Given instruction ->
Count the lines in the items below that contain the word "water", and reply with only that number.

[Records from a data collection]
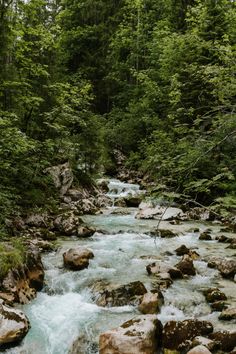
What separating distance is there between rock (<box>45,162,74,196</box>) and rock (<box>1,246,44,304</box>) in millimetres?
8021

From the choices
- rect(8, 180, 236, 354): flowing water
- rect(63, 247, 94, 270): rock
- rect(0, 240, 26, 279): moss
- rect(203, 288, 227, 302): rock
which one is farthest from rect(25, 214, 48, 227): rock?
rect(203, 288, 227, 302): rock

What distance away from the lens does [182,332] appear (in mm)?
6418

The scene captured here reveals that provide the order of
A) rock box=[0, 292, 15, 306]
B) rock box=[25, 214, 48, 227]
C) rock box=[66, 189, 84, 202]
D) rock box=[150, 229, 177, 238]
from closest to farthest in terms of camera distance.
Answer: rock box=[0, 292, 15, 306] < rock box=[150, 229, 177, 238] < rock box=[25, 214, 48, 227] < rock box=[66, 189, 84, 202]

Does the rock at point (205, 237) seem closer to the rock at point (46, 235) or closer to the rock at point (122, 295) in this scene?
the rock at point (46, 235)

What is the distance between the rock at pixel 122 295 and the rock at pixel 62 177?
30.2 feet

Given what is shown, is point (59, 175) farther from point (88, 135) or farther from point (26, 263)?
point (26, 263)

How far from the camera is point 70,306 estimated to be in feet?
26.1

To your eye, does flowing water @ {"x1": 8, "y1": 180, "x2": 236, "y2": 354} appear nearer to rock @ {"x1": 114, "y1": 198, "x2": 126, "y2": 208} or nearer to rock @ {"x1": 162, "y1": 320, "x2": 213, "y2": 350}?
rock @ {"x1": 162, "y1": 320, "x2": 213, "y2": 350}

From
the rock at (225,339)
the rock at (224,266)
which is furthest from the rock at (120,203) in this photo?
the rock at (225,339)

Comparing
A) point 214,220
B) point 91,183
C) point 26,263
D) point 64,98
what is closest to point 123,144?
point 91,183

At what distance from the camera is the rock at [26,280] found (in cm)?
787

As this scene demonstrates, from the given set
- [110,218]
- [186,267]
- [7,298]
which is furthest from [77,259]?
[110,218]

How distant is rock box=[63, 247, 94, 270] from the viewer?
31.4 feet

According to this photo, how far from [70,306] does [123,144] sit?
22693 millimetres
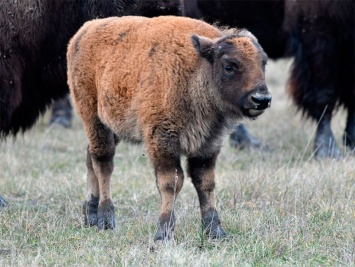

Answer for this exercise ->
2